▶ [WORK TO DO] Rewrite every entry below with "camera" changed to "viewer" and everything else left as it is. Omit the pictures from your version.

▶ [RECORDS FOR THIS TASK]
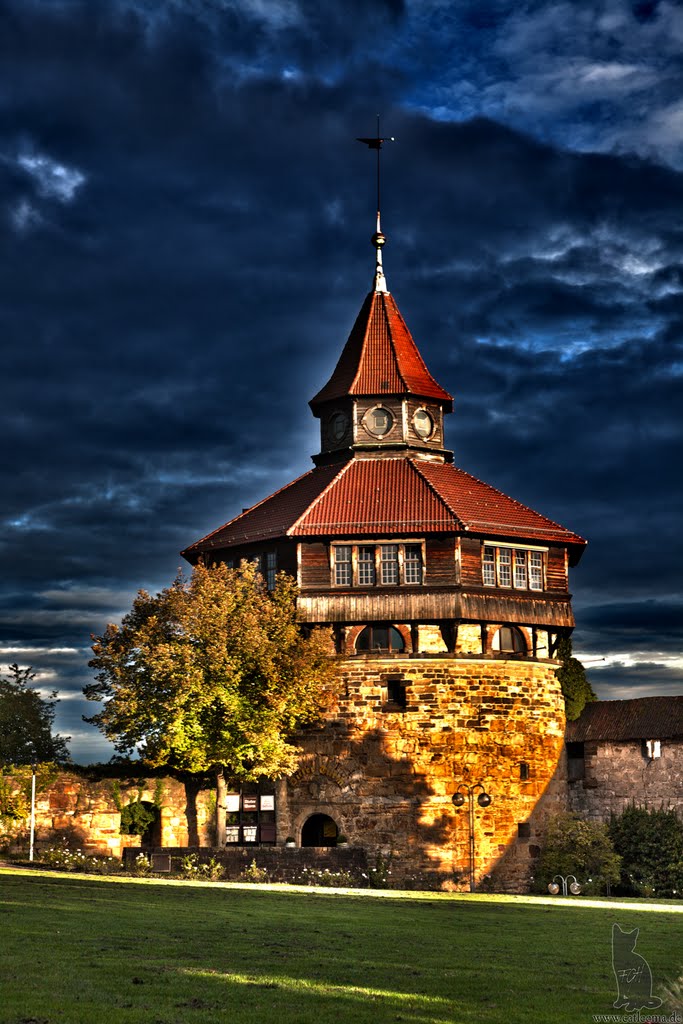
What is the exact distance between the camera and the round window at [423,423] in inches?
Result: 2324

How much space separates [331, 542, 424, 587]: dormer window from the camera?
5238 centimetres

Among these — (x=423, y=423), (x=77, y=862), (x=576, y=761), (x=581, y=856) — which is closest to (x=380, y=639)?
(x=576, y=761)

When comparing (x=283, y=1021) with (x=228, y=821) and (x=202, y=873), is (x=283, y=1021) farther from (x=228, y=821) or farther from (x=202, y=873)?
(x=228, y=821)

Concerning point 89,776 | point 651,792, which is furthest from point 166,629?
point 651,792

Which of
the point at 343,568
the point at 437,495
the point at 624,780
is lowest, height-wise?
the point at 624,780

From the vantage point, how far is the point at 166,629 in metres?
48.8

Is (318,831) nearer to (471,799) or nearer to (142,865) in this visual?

▶ [REPLY TO THE TASK]
What is the exact distance between the viewer and the round window at [423,423] in inches?
Result: 2324

How much space separates [331, 542, 424, 587]: dormer window from the viewer?
5238 centimetres

Among these — (x=423, y=423), (x=77, y=862), (x=576, y=761), (x=581, y=856) — which is closest to (x=380, y=639)?
(x=576, y=761)

When comparing (x=283, y=1021) with (x=228, y=821) and (x=202, y=873), is (x=283, y=1021) farther from (x=228, y=821) or farther from (x=202, y=873)?
(x=228, y=821)

Concerning point 89,776 | point 651,792, which is furthest from point 166,629?
point 651,792

Which of
the point at 343,568
the point at 437,495
the point at 624,780
is lowest, height-wise?
the point at 624,780

From the vantage point, how far is the point at 166,629 in metres?
48.8

Is (318,831) nearer to (471,799) or nearer to (142,865) in this visual?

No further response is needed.